In which New Zealand Doctor Rata Aotearoa staff write about stuff, this issue Martin Johnston

We gripped onto each other and kicked for our lives

It’s more than a decade ago now, but my legs seem to have retained a vivid memory of what they did immediately after they were swept off a submerged boulder in a swift Rakaia River.

They kicked furiously for the far bank as my brother Michael and I, packs on our backs and arms linked, bobbed off downstream at speed in the slightly swollen river.

We were headed for Hokitika via Whitcombe Pass. It was a beautiful, clear summer’s morning in the Canterbury high country, but it was cold. Showers had fallen overnight as a front passed through and there was a sprinkle of snow on the peaks.

The Whitcombe Pass trip is mostly straightforward, if rather strenuous. Fording the upper Rakaia is the tricky bit.
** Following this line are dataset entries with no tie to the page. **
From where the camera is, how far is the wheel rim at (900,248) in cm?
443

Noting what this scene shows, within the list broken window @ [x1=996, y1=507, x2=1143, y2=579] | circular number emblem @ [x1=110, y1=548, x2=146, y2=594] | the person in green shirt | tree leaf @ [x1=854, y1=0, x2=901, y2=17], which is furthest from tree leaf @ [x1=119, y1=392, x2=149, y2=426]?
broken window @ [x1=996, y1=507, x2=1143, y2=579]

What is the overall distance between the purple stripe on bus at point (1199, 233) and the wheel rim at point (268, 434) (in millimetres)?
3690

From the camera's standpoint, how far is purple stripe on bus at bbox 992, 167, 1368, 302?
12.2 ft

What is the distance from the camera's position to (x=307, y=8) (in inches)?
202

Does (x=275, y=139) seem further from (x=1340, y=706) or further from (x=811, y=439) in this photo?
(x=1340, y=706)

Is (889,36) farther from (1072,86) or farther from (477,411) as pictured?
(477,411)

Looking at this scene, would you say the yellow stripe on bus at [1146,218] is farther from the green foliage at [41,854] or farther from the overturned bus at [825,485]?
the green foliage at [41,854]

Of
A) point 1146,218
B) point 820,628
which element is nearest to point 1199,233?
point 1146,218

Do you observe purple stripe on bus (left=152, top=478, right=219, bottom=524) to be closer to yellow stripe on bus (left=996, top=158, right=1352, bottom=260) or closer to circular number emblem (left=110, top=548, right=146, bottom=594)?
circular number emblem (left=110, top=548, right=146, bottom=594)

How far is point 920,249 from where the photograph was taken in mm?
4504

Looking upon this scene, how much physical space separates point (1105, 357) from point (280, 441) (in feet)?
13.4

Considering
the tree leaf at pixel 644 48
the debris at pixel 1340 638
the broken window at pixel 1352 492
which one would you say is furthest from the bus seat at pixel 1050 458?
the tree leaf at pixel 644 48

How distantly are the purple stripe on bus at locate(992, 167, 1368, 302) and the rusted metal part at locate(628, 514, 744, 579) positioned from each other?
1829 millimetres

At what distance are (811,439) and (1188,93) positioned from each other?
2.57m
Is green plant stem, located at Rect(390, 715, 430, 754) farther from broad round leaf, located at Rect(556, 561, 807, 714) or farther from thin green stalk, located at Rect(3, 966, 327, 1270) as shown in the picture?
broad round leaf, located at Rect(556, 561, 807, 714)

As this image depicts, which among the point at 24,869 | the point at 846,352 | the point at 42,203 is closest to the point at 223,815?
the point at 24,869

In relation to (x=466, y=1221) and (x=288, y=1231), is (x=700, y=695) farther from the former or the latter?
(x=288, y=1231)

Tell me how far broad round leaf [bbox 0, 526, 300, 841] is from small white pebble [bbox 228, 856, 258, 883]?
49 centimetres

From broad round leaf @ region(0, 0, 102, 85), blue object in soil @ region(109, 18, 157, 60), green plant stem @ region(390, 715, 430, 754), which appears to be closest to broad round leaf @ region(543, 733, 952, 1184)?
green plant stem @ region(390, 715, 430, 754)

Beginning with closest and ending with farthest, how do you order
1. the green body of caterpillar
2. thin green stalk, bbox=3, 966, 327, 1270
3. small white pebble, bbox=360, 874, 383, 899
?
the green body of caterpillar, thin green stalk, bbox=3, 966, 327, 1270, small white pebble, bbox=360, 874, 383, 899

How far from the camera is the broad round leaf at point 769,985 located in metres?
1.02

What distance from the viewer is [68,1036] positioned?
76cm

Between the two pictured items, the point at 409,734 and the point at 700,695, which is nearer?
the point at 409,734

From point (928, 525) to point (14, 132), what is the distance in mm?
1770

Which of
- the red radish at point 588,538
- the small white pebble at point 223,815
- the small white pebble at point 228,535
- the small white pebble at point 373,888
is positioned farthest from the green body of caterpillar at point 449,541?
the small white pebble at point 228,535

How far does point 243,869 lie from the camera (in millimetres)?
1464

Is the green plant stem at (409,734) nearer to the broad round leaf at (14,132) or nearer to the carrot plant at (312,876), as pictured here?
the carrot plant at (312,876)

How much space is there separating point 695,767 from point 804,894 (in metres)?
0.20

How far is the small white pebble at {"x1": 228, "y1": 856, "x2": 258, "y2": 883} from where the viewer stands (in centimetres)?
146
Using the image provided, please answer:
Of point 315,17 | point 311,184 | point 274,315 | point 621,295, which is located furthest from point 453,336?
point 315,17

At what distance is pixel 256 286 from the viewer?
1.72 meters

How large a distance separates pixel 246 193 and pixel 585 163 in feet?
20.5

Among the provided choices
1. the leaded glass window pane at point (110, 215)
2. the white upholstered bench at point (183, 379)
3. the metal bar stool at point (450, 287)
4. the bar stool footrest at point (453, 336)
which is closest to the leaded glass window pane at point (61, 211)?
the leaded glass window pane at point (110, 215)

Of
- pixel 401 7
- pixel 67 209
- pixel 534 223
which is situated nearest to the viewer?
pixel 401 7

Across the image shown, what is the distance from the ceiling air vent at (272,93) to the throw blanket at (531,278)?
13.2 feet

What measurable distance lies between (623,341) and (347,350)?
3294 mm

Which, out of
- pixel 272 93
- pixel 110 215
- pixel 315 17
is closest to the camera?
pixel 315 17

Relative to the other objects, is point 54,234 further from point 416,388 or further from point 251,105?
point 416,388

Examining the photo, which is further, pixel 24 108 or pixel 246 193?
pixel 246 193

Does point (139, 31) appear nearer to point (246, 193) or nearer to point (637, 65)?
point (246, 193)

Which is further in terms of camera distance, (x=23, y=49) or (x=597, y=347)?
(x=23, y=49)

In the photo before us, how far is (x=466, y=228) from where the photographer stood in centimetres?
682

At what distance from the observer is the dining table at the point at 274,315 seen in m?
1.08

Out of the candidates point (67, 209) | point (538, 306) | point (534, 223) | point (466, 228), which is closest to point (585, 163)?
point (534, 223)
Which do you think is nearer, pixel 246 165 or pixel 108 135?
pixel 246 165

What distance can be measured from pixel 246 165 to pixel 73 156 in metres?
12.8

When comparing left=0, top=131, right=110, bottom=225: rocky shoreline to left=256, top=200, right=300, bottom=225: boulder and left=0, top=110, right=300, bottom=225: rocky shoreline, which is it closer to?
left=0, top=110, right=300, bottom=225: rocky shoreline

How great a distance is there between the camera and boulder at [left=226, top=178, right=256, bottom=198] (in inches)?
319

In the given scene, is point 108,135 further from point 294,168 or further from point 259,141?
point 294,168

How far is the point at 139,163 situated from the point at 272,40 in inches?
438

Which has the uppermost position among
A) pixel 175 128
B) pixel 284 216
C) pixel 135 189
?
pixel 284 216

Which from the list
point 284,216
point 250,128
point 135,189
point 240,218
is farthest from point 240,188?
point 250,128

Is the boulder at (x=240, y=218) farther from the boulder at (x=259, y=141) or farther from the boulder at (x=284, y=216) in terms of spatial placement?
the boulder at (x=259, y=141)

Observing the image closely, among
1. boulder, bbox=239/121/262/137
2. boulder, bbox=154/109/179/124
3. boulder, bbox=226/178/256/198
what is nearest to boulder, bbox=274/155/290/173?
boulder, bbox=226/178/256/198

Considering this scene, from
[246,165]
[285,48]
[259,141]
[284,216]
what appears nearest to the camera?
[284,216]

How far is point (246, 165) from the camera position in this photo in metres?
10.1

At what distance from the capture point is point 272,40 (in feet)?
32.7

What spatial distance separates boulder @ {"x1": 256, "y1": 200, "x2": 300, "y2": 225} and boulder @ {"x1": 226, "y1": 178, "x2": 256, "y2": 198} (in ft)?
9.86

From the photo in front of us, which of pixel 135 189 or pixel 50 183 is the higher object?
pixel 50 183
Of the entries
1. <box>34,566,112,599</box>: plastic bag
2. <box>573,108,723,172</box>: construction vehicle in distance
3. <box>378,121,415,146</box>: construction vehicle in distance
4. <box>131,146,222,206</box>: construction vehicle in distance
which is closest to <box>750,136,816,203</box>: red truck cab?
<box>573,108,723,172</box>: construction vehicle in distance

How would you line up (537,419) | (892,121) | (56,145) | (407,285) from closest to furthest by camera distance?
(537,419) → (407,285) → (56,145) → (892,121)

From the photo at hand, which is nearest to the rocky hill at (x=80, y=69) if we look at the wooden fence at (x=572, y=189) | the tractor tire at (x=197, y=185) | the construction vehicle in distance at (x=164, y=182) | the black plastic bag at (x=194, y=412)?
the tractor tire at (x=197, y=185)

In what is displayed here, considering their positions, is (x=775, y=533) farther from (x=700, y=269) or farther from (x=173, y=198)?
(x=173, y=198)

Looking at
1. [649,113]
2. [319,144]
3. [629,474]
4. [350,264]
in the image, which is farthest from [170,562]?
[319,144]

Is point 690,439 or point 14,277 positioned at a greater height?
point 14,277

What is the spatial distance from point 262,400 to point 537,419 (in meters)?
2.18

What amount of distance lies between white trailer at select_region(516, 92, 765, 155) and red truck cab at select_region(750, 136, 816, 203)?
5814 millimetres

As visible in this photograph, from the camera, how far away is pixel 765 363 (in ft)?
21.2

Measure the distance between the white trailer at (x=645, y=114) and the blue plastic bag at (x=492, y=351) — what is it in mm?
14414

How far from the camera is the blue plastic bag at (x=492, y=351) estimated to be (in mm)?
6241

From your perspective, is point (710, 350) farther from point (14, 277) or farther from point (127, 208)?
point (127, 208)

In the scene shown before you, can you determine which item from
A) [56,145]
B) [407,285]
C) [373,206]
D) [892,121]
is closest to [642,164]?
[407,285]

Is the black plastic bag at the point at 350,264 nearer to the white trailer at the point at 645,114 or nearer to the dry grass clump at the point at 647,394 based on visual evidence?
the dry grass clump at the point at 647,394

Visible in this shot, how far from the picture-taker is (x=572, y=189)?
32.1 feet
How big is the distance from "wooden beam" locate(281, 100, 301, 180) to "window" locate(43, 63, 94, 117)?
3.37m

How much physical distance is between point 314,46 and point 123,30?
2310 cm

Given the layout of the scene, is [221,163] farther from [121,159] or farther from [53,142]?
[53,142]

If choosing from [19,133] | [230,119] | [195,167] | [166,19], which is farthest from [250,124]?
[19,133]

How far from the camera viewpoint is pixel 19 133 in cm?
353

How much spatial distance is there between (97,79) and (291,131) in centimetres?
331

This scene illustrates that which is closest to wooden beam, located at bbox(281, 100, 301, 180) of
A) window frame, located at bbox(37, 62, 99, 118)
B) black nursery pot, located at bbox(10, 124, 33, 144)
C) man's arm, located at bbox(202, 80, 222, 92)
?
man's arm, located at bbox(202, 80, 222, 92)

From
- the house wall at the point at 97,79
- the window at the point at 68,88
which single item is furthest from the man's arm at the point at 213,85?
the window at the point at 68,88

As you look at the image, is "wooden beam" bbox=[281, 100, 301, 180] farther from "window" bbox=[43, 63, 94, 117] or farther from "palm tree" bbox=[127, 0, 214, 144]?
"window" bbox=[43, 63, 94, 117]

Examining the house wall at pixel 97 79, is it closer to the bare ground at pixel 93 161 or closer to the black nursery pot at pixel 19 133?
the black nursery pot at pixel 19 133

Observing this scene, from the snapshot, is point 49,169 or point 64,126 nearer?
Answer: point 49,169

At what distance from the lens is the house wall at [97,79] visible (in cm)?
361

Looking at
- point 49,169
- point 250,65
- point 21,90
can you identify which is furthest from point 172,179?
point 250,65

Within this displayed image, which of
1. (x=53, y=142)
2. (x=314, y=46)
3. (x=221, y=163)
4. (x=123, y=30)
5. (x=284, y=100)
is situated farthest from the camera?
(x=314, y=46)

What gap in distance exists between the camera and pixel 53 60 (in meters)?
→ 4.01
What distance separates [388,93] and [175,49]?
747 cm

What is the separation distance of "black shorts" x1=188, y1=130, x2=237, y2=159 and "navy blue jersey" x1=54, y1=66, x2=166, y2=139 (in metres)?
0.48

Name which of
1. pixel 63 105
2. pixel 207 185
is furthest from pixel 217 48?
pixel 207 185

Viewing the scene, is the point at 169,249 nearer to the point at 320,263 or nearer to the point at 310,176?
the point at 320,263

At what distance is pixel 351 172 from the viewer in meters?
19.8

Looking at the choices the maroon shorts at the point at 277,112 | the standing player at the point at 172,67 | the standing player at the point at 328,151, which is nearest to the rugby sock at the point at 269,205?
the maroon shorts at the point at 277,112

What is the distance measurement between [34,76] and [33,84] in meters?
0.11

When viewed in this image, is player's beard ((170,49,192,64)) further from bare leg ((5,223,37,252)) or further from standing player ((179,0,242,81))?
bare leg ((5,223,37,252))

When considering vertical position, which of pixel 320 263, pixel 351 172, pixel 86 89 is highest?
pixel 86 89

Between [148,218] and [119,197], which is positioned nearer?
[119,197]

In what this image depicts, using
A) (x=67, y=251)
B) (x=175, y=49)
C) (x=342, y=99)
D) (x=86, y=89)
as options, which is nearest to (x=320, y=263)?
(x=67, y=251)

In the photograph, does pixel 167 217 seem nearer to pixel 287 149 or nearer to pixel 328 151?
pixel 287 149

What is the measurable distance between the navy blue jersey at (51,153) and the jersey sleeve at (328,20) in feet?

And we certainly didn’t want entirely to follow the footsteps of the first Europeans to cross the pass, surveyor Henry Whitcombe and goldminer Jakob Lauper, in 1863.

In an epic journey, they struggled down the dense rainforest of the Whitcombe Valley, only for Whitcombe to be drowned while crossing the Taramakau River on their way back to Canterbury.

But it was the upper Rakaia on my mind. The stony riverbed carrying several streams is more than a kilometre wide and relatively flat, but the river is fed by two substantial glaciers, the Ramsay and the Lyell.

Michael and I, after our first night, spent in Reischek Hut on the upper Rakaia’s south bank, kitted up and began nervously scouting the main stream for a crossing point. Up and down we paced, hunting for the least-onerous option available to us.

We settled on a relatively calm-looking stretch, still swift, but no white water and about 100m upstream of rapids. And it was only about 20m wide. No sweat.

We linked adjoining arms through our packs’ shoulder straps, looked at the far bank and shuffled into the water. After a couple or three metres, the rushing water was up to our thighs and we encountered a wide, unseen boulder. To step over it we had to abandon shuffle mode and lost boot contact with the riverbed. We were sunk.

Off we went, floating rapidly downstream, aware of the looming rapids. We gripped onto each other and kicked for our lives. Our packs held us semi-upright and as we realised the kicking was propelling us diagonally across, we tried even harder.

Suddenly we were across and scrambling up the rocky bank. I thought of my partner and said to Michael: “Don’t tell Kaz.” Soaked and shivering, we paused to scoff chocolate and put on dry clothes with the wrung-out wet ones. Thankfully the day stayed fine, although cold, and we warmed up as we ascended beside Lauper Stream to Whitcombe Pass, to begin the three-day descent beside the Whitcombe and Hokitika Rivers.

Some years later, when offered a shortcut by fording the Hokitika River with two tramping companions, I declined. It looked 70m wide and as I saw the water rise to form a wave around their waists, I was glad of my decision to add 30 minutes by choosing the bridge downstream. They got across safely though, and made it without a swim.